You may have seen sales pitches for investment funds that hope to make money by swooping in on foreclosed properties in the U.S. sunbelt. At least half a dozen of these foreclosure funds have sprung up across Canada.
Our advice? Be wary.
A typical case is Arizona Acquisition Fund of Alberta, offered by CBI Group Investments of Calgary. It plans to buy homes in the Phoenix area, rent them out, then sell them when real estate prices rebound — which the fund figures will happen within five years. The fund promises to pay investors 6% a year on the money they invest, as well as give them 60% of net profits when the homes are sold.
Problem is, the returns aren’t guaranteed. In fact, the fine print in CBI’s marketing material states that “the funds [sic] actual results performance or achievements could differ materially from those expressed by us.”
“That’s a red flag,” says Mark Dickey, senior communications adviser for the Alberta Securities Commission. “It’s easy for them to say, ‘It didn’t work out the way we thought.’ If that happens, you could lose your money.”
Before investing in any fund make sure it’s registered with the securities commission in your province. If not, that’s a red flag. If it is registered, see if it’s been involved in any violations you should know about.
For instance, if you look up CBI’s executives on the Alberta Securities Commission (ASC) website, you’ll find that Keystone Real Estate Investment Corp., owned by the same group that manages CBI, recently ran afoul of regulators. This past summer Keystone reached a $250,000 settlement with the ASC after the company admitted that Keystone advertising included untrue claims about past projects and that it provided investment advice when it was not registered to do so. (CBI says this was because of faulty legal advice.)
Even if a fund’s background checks out perfectly, investors should ask questions.
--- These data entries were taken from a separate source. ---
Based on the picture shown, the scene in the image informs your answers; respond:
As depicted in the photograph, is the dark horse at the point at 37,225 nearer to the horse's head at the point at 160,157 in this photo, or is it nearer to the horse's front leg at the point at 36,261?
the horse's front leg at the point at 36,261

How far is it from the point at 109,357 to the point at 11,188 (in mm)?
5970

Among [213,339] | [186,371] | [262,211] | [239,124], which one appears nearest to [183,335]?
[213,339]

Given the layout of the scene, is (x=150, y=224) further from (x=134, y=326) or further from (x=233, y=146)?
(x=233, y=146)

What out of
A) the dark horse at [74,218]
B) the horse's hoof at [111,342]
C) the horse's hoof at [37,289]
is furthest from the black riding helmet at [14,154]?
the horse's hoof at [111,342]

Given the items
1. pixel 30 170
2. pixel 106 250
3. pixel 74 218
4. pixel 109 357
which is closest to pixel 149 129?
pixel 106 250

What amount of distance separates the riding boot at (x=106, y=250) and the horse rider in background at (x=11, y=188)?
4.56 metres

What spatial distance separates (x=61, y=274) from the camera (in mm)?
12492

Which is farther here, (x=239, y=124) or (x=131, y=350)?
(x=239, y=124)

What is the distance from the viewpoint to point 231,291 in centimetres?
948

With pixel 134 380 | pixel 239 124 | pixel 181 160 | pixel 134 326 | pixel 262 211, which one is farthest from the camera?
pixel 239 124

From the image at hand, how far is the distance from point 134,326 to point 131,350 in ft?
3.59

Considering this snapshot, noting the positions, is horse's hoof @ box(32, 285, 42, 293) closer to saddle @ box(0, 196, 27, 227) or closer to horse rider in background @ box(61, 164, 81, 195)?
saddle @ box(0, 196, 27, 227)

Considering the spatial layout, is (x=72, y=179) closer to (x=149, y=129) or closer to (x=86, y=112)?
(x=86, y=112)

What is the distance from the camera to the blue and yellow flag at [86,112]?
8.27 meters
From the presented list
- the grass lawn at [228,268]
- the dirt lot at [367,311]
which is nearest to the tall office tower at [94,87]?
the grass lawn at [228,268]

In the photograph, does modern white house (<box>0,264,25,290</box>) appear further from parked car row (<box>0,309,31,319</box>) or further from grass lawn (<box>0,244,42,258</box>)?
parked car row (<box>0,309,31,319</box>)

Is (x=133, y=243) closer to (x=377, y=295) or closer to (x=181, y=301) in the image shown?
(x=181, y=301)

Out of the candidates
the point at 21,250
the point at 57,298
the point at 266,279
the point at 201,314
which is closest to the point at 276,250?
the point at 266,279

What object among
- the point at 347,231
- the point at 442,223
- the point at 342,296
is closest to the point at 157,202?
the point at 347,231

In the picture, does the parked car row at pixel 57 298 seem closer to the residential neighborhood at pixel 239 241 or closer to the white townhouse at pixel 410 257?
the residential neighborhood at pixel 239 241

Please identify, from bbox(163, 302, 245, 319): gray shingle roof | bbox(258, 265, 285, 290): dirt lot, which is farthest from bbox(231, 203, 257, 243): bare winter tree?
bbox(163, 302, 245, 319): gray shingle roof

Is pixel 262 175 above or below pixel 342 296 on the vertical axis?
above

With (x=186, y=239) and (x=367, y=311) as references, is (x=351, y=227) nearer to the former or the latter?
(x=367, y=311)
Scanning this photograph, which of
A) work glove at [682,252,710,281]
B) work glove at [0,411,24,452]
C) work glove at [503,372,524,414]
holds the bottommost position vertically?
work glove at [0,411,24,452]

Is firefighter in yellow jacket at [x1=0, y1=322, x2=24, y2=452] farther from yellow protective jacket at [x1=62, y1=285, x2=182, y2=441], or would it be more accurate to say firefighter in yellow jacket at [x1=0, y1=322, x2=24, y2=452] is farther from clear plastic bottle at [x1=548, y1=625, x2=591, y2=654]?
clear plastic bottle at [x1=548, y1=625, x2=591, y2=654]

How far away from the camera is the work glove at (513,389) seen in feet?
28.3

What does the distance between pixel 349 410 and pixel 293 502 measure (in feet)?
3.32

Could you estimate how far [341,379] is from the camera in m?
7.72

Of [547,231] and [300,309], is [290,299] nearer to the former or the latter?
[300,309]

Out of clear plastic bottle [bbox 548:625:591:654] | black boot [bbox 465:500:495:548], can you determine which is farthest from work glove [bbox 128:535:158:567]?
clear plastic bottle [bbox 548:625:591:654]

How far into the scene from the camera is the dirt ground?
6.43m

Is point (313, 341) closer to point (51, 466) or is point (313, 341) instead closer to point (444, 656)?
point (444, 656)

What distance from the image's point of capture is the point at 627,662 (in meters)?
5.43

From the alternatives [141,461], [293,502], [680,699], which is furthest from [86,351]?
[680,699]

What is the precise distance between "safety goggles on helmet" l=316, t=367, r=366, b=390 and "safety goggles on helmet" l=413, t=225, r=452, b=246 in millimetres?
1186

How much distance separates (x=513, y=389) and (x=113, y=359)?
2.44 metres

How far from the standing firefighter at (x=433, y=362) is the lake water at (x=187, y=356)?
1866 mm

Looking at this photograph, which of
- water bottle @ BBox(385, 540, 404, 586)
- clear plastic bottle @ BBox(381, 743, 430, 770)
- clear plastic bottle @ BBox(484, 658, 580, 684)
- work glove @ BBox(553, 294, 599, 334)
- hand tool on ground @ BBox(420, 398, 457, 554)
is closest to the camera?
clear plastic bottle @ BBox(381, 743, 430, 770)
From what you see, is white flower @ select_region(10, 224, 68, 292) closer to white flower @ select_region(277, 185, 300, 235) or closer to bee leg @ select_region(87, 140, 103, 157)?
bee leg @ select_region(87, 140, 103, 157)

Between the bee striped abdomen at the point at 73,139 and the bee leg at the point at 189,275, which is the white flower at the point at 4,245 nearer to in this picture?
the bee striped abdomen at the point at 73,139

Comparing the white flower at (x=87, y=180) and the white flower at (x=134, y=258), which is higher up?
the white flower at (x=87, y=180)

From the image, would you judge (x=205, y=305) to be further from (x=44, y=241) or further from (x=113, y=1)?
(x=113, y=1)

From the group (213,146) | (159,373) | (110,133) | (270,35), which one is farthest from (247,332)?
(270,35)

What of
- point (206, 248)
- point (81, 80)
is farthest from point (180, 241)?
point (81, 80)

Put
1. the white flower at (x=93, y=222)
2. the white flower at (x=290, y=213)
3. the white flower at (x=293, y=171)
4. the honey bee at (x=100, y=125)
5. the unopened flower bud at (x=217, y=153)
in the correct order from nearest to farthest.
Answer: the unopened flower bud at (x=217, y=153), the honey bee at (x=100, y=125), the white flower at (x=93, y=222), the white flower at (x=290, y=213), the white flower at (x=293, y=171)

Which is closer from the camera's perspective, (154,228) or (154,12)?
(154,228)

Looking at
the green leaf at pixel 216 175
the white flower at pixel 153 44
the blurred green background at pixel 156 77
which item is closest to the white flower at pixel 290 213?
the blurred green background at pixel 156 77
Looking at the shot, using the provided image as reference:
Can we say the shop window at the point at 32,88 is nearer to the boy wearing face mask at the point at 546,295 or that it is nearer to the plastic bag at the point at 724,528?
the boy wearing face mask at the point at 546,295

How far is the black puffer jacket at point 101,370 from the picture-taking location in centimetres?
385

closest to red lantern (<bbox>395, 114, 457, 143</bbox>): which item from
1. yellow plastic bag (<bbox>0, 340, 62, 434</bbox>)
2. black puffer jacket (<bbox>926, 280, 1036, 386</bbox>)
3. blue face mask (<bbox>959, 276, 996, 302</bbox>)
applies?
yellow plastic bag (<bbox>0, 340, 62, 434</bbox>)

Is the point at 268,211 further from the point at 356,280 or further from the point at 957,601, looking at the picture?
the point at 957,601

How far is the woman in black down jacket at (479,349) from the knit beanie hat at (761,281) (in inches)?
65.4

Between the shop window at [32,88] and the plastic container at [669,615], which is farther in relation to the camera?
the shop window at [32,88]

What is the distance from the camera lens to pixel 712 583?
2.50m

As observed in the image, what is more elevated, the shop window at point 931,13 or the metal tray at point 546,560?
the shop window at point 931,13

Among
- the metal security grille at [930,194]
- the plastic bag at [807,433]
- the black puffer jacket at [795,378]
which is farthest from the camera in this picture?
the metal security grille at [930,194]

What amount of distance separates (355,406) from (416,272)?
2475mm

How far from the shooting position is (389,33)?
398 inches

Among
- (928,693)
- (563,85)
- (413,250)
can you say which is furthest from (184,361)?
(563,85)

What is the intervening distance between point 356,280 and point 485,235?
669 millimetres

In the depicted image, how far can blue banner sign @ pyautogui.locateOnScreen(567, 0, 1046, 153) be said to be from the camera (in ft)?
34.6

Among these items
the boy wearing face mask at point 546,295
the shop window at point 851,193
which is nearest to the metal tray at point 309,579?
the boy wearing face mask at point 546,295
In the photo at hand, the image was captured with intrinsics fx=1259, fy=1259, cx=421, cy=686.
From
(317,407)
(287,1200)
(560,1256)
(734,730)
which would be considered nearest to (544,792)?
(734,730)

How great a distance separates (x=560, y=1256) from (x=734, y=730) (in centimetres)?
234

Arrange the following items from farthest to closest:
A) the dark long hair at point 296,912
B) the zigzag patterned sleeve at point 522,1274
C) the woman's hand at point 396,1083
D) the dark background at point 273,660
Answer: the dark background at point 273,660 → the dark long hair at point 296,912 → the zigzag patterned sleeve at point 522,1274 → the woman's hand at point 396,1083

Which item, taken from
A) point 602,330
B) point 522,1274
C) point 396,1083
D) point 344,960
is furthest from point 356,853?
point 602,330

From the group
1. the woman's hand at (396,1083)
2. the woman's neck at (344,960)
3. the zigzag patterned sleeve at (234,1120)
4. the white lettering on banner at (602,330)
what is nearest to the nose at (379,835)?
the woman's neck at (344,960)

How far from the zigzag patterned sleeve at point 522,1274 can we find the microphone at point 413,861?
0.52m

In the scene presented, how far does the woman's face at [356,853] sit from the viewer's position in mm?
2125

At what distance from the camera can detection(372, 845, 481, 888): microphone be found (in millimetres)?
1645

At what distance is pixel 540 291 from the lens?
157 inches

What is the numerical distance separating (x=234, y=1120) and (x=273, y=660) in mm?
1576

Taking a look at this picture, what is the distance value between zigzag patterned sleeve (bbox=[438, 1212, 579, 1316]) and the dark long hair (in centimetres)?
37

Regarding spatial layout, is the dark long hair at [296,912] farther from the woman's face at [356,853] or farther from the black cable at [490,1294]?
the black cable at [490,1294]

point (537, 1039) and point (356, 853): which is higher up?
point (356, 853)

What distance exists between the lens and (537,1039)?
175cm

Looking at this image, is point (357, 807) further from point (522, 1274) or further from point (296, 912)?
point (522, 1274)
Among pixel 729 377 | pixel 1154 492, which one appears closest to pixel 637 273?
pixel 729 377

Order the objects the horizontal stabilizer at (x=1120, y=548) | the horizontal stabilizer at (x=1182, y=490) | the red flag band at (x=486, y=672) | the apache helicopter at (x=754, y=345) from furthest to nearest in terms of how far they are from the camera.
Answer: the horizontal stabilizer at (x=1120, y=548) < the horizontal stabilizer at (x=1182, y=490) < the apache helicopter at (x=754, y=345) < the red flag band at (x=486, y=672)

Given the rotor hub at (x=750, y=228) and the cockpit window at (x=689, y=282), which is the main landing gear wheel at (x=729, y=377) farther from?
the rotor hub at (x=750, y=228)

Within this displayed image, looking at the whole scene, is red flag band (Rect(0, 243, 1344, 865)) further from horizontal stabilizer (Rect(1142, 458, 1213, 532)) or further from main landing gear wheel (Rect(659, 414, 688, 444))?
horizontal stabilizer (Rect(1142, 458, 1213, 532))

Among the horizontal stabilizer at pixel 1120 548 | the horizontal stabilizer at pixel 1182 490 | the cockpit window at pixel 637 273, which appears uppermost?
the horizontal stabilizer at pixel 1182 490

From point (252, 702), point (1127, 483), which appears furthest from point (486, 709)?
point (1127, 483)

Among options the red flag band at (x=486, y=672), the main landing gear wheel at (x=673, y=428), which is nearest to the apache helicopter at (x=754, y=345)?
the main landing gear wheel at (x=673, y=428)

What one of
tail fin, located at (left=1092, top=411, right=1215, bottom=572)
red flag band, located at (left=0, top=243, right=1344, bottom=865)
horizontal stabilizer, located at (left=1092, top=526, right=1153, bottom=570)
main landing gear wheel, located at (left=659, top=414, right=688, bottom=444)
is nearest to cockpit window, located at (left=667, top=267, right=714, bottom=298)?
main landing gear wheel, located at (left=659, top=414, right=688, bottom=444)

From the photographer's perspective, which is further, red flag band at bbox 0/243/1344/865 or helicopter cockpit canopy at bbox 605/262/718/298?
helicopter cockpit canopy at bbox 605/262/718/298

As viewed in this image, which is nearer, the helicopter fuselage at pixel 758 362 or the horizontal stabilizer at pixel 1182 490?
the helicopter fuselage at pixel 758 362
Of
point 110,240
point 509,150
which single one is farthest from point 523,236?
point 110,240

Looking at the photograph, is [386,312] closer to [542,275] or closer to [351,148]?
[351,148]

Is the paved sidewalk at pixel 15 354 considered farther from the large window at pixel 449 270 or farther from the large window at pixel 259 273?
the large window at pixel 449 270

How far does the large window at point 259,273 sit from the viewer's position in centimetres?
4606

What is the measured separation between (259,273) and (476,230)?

The biggest question, of course, is whether U.S. real estate prices will quickly rebound.
Many observers think not. “The Phoenix market in particular still has 20% to 30% to fall,” says Robert Campbell, a real estate economist in San Diego.
Tsur Somerville, director of the UBC Centre for Urban Economics and Real Estate in Vancouver, is also skeptical. If you still want to bet on a rebound, he suggests you simply buy a house or condo in an area of the U.S. that your family enjoys. “You’ll need a 30% down payment but you’ll have control,” says Somerville. “And your family can enjoy the property for a few years, even if real estate prices don’t bounce back soon.”